Improved immune system response – I have yet to see a great side by side study of people who receive chiropractic care next to a control group who doesn’t, to see who gets a cold and how long they last.  However there are articles and case studies out there.  Even if chiropractic does benefit the immune system, we don’t know the mechanism of how.

Decreased colic in babies – I’ve seen an association, and I’ve read studies that show that there is an effect.  I don’t know the mechanism, and I’ve not seen anything more than theories.

I have taken to recording my own observations and creating case studies of the effects of chiropractic that I have seen. Two new and relatively unstudied benefits that I have found are  an improvement in vocal performance, and a decrease in bed wetting with chiropractic manipulation.  A mechanism for these is not fully understood yet.

Many other benefits have been observed, and still others suspected. Research is still going on and much more is needed.  I will add them and any new or additional documentation as I find them, and as my time permits.
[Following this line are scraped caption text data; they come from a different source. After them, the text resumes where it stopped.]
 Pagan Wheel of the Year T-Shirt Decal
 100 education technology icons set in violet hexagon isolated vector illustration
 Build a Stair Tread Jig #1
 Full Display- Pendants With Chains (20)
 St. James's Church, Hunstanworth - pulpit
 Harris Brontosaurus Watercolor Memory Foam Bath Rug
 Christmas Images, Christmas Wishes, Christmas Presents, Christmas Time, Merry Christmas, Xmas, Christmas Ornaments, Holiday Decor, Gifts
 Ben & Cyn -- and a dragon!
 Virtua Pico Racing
222 thoughts on “What Does a Chiropractic Adjustment Do?

  1. Dina

    I found out I have DDD about two months ago. I do chiropractic treatments twice a week. Every so often I feel the muscles on my lower back throbbing and tighten. I asked my chiropractor why it’s happening she didn’t seem to have an answer. I also have pain on my lower spine it especially hurts when I lay on hard surfaces or push on that area. Is that some how connected to my muscles throbbing

    Thank you in advance

    1. cmnacnud Post author

      I’m sorry Dina. There are too many possibilities to speculate over the internet. With an examination I may know more, but even then symptoms that happen every once in a while are hard to pin down to a particular problem. It could be anything that you’re doing. Laying on hard surfaces or pressing on an inflamed area could be related to the throbbing, but may not be. With more info I may be able to help such as a postural and functional analysis.

  2. Mel

    I’ve seen a chiropractor off and on for a few years. I know from xray that i have compensatory scoliosis, my right leg is 9mm longer than my left. I have to wear an orthotic in my left shoe for this. I have 3 curves in my spine. I don’t have a ton of pain, but most of it is in my lower left back. My chiro used to do the usual routine and then yank my arms very abruptly. I’d feel a sharp pain in that location i have most of my pain and then a lot of relief. Each time he did it, it hurt less and less. Curious what he was doing and why it worked.
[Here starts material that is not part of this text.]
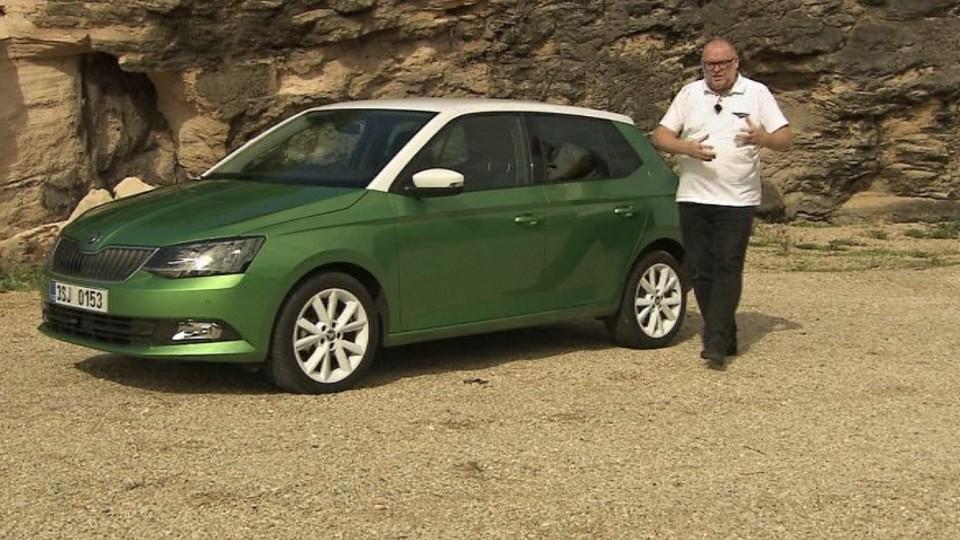 Škoda Fabia III - II.část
    1. cmnacnud Post author

      Your description of his adjustments are very vague. I’m not sure what the usual routine is, and I’m also not sure how he would “yank” your arms. The best thing to do would be to contact him and ask him what he was doing. If he is unavailable please try to get as specific with your description as possible so that I might know what technique he was using. Without knowing that I will be unable to determine what was going on.

  3. Greg Forrester

    I just started going to the chiropractor a few weeks ago. Just for my lower back and neck. And to see if my swollen wrists could be fixed. Gave me electric pulses in both forearms. Forearms worse. After second time both knees are swollen. Sometimes very hard to stand and walk. I workout. BUT HAVEN’T SINCE BEFORE GOING TO THE CHIROPRACTOR. TOES HURT. ANKLE HURTS. BOTH KNEES ARE SWOLLEN. BEEN OVER A WEEK AND A HALF ALMOST TWO WEEKS. Did the chiropractor mess me up? Need help asap. Greg

    1. cmnacnud Post author

      With the limited information that you have given me it is impossible to tell if your chiropractor might be at fault. The only treatment that you mentioned the chiropractor doing was some “electric pulses” (I assume TENS) in your forearms. I don’t see how that would affect your standing, walking, knee swelling, toe or ankle pain. What did your chiropractor say when you asked him why this might be happening? Was there any other treatment done? Can you tell me more about the diagnosis and treatment methods? Were you given any home care to do, and did you do it? Ultimately I would suggest that you speak to your chiropractor about your concerns as he is the one who knows the case. If you would like, then get a second opinion exam through a different doctor. That would be my recommendation. I hope that helps.